EXTRAIT DU DOCUMENT
§ §
[Espèces protégées] Quand la nouvelle demande de dérogation se heurte à l’autorité de chose jugée
Lors du dépôt d’une nouvelle demande de dérogation, une description “renforcée” de ce que le projet répondrait à une RIIPM et la mise en place de mesures compensatoires supplémentaires ne caractérisent pas une modification de consistance du projet, et donc de la situation de fait, susceptible de faire obstacle à l’autorité de chose jugée (TA Rennes, 6 octobre 2023, no 2202786).
En effet, la production de nouveaux argumentaires renforçant la démonstration que le projet répondrait aux trois conditions pour obtenir une dérogation ne permet pas de remettre en cause l’autorité de chose jugée (CE, 12 octobre 2018, no 412104).
En pratique, il conviendra donc de motiver correctement, dès le dépôt de la première demande, que le projet répond bien aux trois conditions requises pour obtenir une dérogation. À cet égard, l’absence de mention d’une de ces trois conditions est sévèrement sanctionnée par le juge pour défaut de motivation, quand bien même le dossier de demande les mentionnerait (voir, par ex. : CAA Marseille, 9 juin 2015, no 13MA00788 ; CAA Marseille, 7 juillet 2015, no 13MA01348 ; étant précisé que le défaut de motivation d’un acte n’est pas un vice « danthonysable » : CE, 7 décembre 2016, no 386304).
Rappel des faits et de la procédure
Dans le cadre de l’aménagement d’un parc d’activités, le préfet du Morbihan a délivré à Lorient Agglomération un arrêté du 11 octobre 2018 portant dérogation à l’interdiction de destruction d’espèces protégées.
Par un jugement du 6 juin 2019, le tribunal administratif de Rennes a annulé cet arrêté à la demande de l’association APRES Brandérion (TA Rennes, 6 juin 2019, no 1805429). Le Tribunal a notamment considéré qu’il n’était pas démontré que le projet répondait à une RIIPM :
“Si l’extension de la zone d’activité doit permettre l’implantation de nouvelles entreprises à Branderion, ce qui ne peut que contribuer à la dynamique économique du territoire, ni le préfet du Morbihan ni Lorient Agglomération ne justifient que la réalisation du ce projet serait indispensable et serait ainsi de nature à caractériser l’existence de raisons impératives d’intérêt majeur. Il n’est pas davantage établi qu’aucune solution alternative satisfaisante n’existait”.
§ §
LIGNES ENREGISTRÉES
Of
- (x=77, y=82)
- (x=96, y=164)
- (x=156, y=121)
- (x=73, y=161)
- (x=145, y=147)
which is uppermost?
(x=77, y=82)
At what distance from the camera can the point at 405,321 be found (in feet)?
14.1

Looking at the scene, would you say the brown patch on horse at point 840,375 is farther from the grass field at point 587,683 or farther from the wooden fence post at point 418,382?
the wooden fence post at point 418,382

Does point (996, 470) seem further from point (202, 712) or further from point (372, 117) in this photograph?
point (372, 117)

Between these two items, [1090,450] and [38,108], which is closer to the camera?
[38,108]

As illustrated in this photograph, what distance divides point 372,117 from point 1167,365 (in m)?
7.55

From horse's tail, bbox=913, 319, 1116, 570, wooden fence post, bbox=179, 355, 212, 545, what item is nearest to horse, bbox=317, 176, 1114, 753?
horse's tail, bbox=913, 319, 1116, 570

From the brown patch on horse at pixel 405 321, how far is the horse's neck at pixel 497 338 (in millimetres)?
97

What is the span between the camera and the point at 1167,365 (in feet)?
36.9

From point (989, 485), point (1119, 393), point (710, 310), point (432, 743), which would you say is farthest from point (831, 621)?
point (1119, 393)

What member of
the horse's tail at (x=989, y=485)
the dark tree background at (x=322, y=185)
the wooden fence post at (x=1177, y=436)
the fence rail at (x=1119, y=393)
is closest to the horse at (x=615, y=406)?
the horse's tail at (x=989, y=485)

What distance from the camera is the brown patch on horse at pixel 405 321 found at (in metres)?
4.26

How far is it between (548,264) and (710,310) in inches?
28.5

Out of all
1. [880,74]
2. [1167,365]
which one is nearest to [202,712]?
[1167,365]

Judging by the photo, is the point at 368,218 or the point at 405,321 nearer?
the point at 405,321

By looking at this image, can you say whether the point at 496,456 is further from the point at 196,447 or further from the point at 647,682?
§ §
EXERCICES
a) Recopiez à l'identique la partie des enregistrements qui commence par la ligne contenant « What is the » et se termine à la fin des enregistrements, ces deux limites incluses.
b) Poursuivez l'article sur la dérogation pour espèces protégées et l'autorité de chose jugée à partir de sa dernière phrase.
Le texte et les enregistrements n'ont aucun rapport entre eux.

RÉPONSES
a)
What is the span between the camera and the point at 1167,365 (in feet)?
36.9

From point (989, 485), point (1119, 393), point (710, 310), point (432, 743), which would you say is farthest from point (831, 621)?
point (1119, 393)

What member of
the horse's tail at (x=989, y=485)
the dark tree background at (x=322, y=185)
the wooden fence post at (x=1177, y=436)
the fence rail at (x=1119, y=393)
is closest to the horse at (x=615, y=406)?
the horse's tail at (x=989, y=485)

What distance from the camera is the brown patch on horse at pixel 405 321 found at (in metres)?
4.26

How far is it between (548,264) and (710,310) in inches?
28.5

Out of all
1. [880,74]
2. [1167,365]
which one is nearest to [202,712]?
[1167,365]

Judging by the photo, is the point at 368,218 or the point at 405,321 nearer?
the point at 405,321

By looking at this image, can you say whether the point at 496,456 is further from the point at 196,447 or further from the point at 647,682?

b)
À la suite de cette décision, Lorient Agglomération a déposé une nouvelle demande de dérogation : « le dossier initial était complété sur trois volets, en précisant qu’un chapitre entier avait été inséré concernant l’exposé des raisons impératives d’intérêt public majeur de l’opération » et de nouvelles mesures compensatoires étaient prévues.
Par un arrêté du 1er avril 2022, le préfet du Morbihan a délivré une nouvelle dérogation à Lorient Agglomération.
Cette nouvelle dérogation a été contestée par la même association qui faisait valoir qu’elle méconnaissait l’autorité de la chose jugée.
Par une ordonnance rendue le 9 août 2023 dans le cadre d’un référé-suspension, le juge des référés du TA de Rennes a suspendu l’exécution de cet arrêté (TA Rennes, ord., 9 août 2022, no 2203618).
Puis statuant au fond par un jugement du 6 octobre 2023, le Tribunal a considéré que cette nouvelle dérogation méconnaissait l’autorité de la chose jugée du précédent jugement rendu en 2019 et a donc annulé cette nouvelle dérogation (TA Rennes, 6 octobre 2023, no 2202786).
Remise en cause de l’autorité de chose jugée
Un jugement d’annulation pour excès de pouvoir est revêtu de l’autorité absolue de chose jugée, qui s’attache non seulement au dispositif mais encore aux motifs qui en sont le support nécessaire.
L’autorité de chose jugée fait obstacle à ce que, en l’absence de modification de la situation de droit ou de fait, la dérogation soit à nouveau accordée par l’autorité administrative pour un motif identique à celui qui avait été censuré par le tribunal administratif.
Se posait alors la question de savoir dans quelle mesure les modifications apportées au dossier de demande et au projet lui-même pouvaient constituer une modification de la situation de fait.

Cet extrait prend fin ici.